Die afghanische Wirklichkeit ist viel mehr als zwei Welten. Manche reden ja darüber wie der Blinde von der Farbe. Aber keine Entwicklungsorganisation würde infrage stellen, dass die Schutztruppe wichtig ist für ein Klima der Sicherheit. Und wie nahe die Hilfsorganisationen am Militär dran sein wollen, das müssen sie selbst entscheiden. Ich wiederum bin für den Schutz der staatlichen Entwicklungshelferinnen und -helfer verantwortlich.

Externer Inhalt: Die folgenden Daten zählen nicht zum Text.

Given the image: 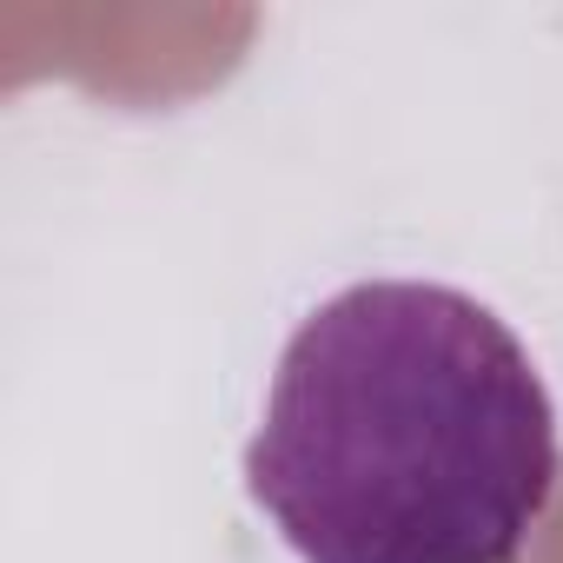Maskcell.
Returning <instances> with one entry per match:
<instances>
[{
    "label": "cell",
    "instance_id": "6da1fadb",
    "mask_svg": "<svg viewBox=\"0 0 563 563\" xmlns=\"http://www.w3.org/2000/svg\"><path fill=\"white\" fill-rule=\"evenodd\" d=\"M556 464L550 391L490 306L365 278L292 332L245 490L299 563H517Z\"/></svg>",
    "mask_w": 563,
    "mask_h": 563
}]
</instances>
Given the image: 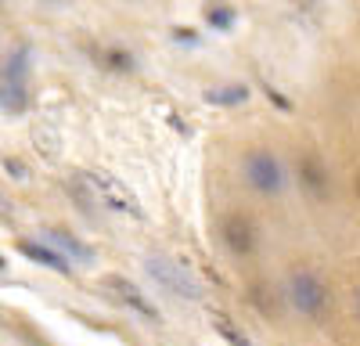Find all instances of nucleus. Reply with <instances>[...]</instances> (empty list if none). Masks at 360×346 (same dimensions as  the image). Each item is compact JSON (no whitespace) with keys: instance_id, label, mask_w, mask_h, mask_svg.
Returning a JSON list of instances; mask_svg holds the SVG:
<instances>
[{"instance_id":"f257e3e1","label":"nucleus","mask_w":360,"mask_h":346,"mask_svg":"<svg viewBox=\"0 0 360 346\" xmlns=\"http://www.w3.org/2000/svg\"><path fill=\"white\" fill-rule=\"evenodd\" d=\"M144 271H148V278H152V281H159L166 293H173V296H180V300H202V296H205L202 281H198L188 267H180L176 260H169V256H162V252L144 256Z\"/></svg>"},{"instance_id":"6e6552de","label":"nucleus","mask_w":360,"mask_h":346,"mask_svg":"<svg viewBox=\"0 0 360 346\" xmlns=\"http://www.w3.org/2000/svg\"><path fill=\"white\" fill-rule=\"evenodd\" d=\"M33 141H37V148H40L47 159L58 155V130H54V127H47V123L37 127V130H33Z\"/></svg>"},{"instance_id":"f8f14e48","label":"nucleus","mask_w":360,"mask_h":346,"mask_svg":"<svg viewBox=\"0 0 360 346\" xmlns=\"http://www.w3.org/2000/svg\"><path fill=\"white\" fill-rule=\"evenodd\" d=\"M0 264H4V260H0Z\"/></svg>"},{"instance_id":"f03ea898","label":"nucleus","mask_w":360,"mask_h":346,"mask_svg":"<svg viewBox=\"0 0 360 346\" xmlns=\"http://www.w3.org/2000/svg\"><path fill=\"white\" fill-rule=\"evenodd\" d=\"M83 181L94 188V195L101 198V202H108L112 210H119L123 217H134V220H144V206H141V198L134 195V188L130 184H123L115 177V173H108V169H101V166H90L86 173H83Z\"/></svg>"},{"instance_id":"423d86ee","label":"nucleus","mask_w":360,"mask_h":346,"mask_svg":"<svg viewBox=\"0 0 360 346\" xmlns=\"http://www.w3.org/2000/svg\"><path fill=\"white\" fill-rule=\"evenodd\" d=\"M108 288H112V293L119 296V300H123V303H130L141 317H152V321H155V317H159V310L152 307V303H148L144 296H141V288L134 285V281H127V278H108Z\"/></svg>"},{"instance_id":"9b49d317","label":"nucleus","mask_w":360,"mask_h":346,"mask_svg":"<svg viewBox=\"0 0 360 346\" xmlns=\"http://www.w3.org/2000/svg\"><path fill=\"white\" fill-rule=\"evenodd\" d=\"M205 18L213 22L217 29H227V25L234 22V11H231V8H209V11H205Z\"/></svg>"},{"instance_id":"39448f33","label":"nucleus","mask_w":360,"mask_h":346,"mask_svg":"<svg viewBox=\"0 0 360 346\" xmlns=\"http://www.w3.org/2000/svg\"><path fill=\"white\" fill-rule=\"evenodd\" d=\"M224 242L234 256H249L256 249V227L245 213H231L224 224Z\"/></svg>"},{"instance_id":"9d476101","label":"nucleus","mask_w":360,"mask_h":346,"mask_svg":"<svg viewBox=\"0 0 360 346\" xmlns=\"http://www.w3.org/2000/svg\"><path fill=\"white\" fill-rule=\"evenodd\" d=\"M209 314H213V325H217V328H220V332L227 335V342H234V346H245V335L238 332V328H234V325L227 321V317H224V314H220L217 307H209Z\"/></svg>"},{"instance_id":"7ed1b4c3","label":"nucleus","mask_w":360,"mask_h":346,"mask_svg":"<svg viewBox=\"0 0 360 346\" xmlns=\"http://www.w3.org/2000/svg\"><path fill=\"white\" fill-rule=\"evenodd\" d=\"M288 296H292V303H295L299 314L317 317V314L324 310V303H328V288H324V281L314 278V274H292Z\"/></svg>"},{"instance_id":"0eeeda50","label":"nucleus","mask_w":360,"mask_h":346,"mask_svg":"<svg viewBox=\"0 0 360 346\" xmlns=\"http://www.w3.org/2000/svg\"><path fill=\"white\" fill-rule=\"evenodd\" d=\"M18 249H22L29 260H40V264H47V267H54V271H69V260L54 256V249H47V245H37V242H22Z\"/></svg>"},{"instance_id":"20e7f679","label":"nucleus","mask_w":360,"mask_h":346,"mask_svg":"<svg viewBox=\"0 0 360 346\" xmlns=\"http://www.w3.org/2000/svg\"><path fill=\"white\" fill-rule=\"evenodd\" d=\"M245 177L259 195H278L281 191V166L270 152H252L245 162Z\"/></svg>"},{"instance_id":"1a4fd4ad","label":"nucleus","mask_w":360,"mask_h":346,"mask_svg":"<svg viewBox=\"0 0 360 346\" xmlns=\"http://www.w3.org/2000/svg\"><path fill=\"white\" fill-rule=\"evenodd\" d=\"M205 98L213 105H238V101L249 98V91H245V86H220V91H209Z\"/></svg>"}]
</instances>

Würden Sie lieber verstärkt in anderen Regionen als dem Norden, wo die Bundeswehr ist, und nach strengeren entwicklungspolitischen Kriterien aktiv werden?
Wir haben zwar unseren Schwerpunkt im Norden, aber wir sind auch in anderen Regionen aktiv, etwa in Khost und Paktia. Außerdem tun hier manche immer so, als handele es sich um eine bilaterale Angelegenheit zwischen Deutschland und Afghanistan. In Wirklichkeit geht es aber um eine große Gemeinschaftsaufgabe aller Geber - und der afghanischen Regierung und der Provinzregierungen bzw. der Stammesräte.
Jung belegt die Sinnhaftigkeit des Einsatzes vor allem damit, dass die Tornados kaputte Brücken und Straßen identifizieren können und so zum Wiederaufbau beitragen. Wie finden Sie es, dass ein militärisches Mittel für Ihre Zwecke verwendet wird?
In Afghanistan muss es solche Formen der Aufklärung geben, weil es ein riesiges Land ist und man auf dem Landweg viele Dinge überhaupt nicht mitbekommt. Die Tornados sind also ein Aufklärungsinstrument, das hat sich doch inzwischen herumgesprochen. Sie sollen ja auch keine Bilder für Kampfeinsätze liefern.
Das hört sich fast an, als hätten die Tornados keine militärische Funktion.
Sie haben eine Aufklärungsfunktion, und das ist eine militärische Funktion. Aber nicht für den Antiterroreinsatz Operation Endouring Freedom (OEF).
Das kann man auch tatsächlich immer so klar trennen?
Ja, wir haben das mit allen beteiligten Militärs besprochen.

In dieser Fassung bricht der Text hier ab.